Mexico
starts talks on cross-border oil, Kessel says
MEXICO CITY & MONTERREY
Petroleumworld.com, May 9, 2008
Mexican Energy Minister Georgina
Kessel said Mexico is making diplomatic contacts to ensure
it retains its share of oil in cross-border Gulf of Mexico
fields.
Kessel told Mexican legislators today that the energy
reform bill introduced in April by Mexican President Felipe
Calderon calls for giving state-run oil company Petroleos
Mexicanos the authority to comply with international accords
reached by the government concerning cross-border production,
exploration and development.
``The Mexican government has initiated diplomatic contacts
to take advantage of the hydrocarbons our country has along
the border,'' Kessel said.
The government has raised concerns that companies drilling
on the U.S. side of the Gulf near Mexico's border may extract
oil that belongs to Mexico.
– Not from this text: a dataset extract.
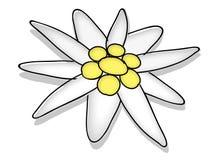Edelweiss royalty-vrije illustratie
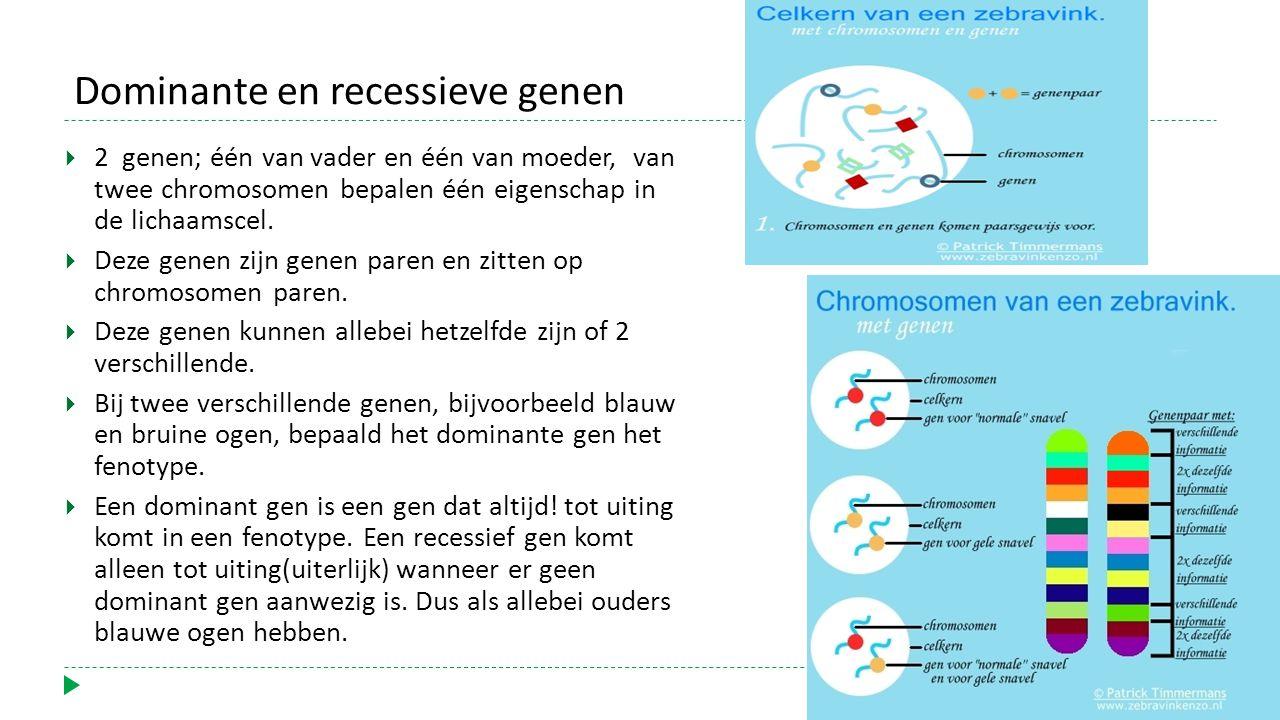 Dominante en recessieve genen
San Ramon, California-based
Chevron Corp. has drilled two wells in its Trident Field
that are less than 6 kilometers (3.7 miles) from the Mexican
side of the Gulf of Mexico, Kessel said during an April
28 presentation.
Pemex, as the Mexico City-based oil monopoly is known,
is barred under current law from forming partnerships with
companies to extract oil. The bill seeks to give Pemex
more leeway to contract companies to help it drill, refine
and transport crude oil, allowing the company to spend
more on deepwater exploration and stem a decline in oil
production.
Legislative Debate
Congress approved 71 days of debate on the bill starting
May 13. Opponents of the bill, led by former presidential
candidate Andres Manuel Lopez Obrador, say the government
wants to hand over Mexico's oil industry to foreigners
and a small group of rich Mexican businessmen.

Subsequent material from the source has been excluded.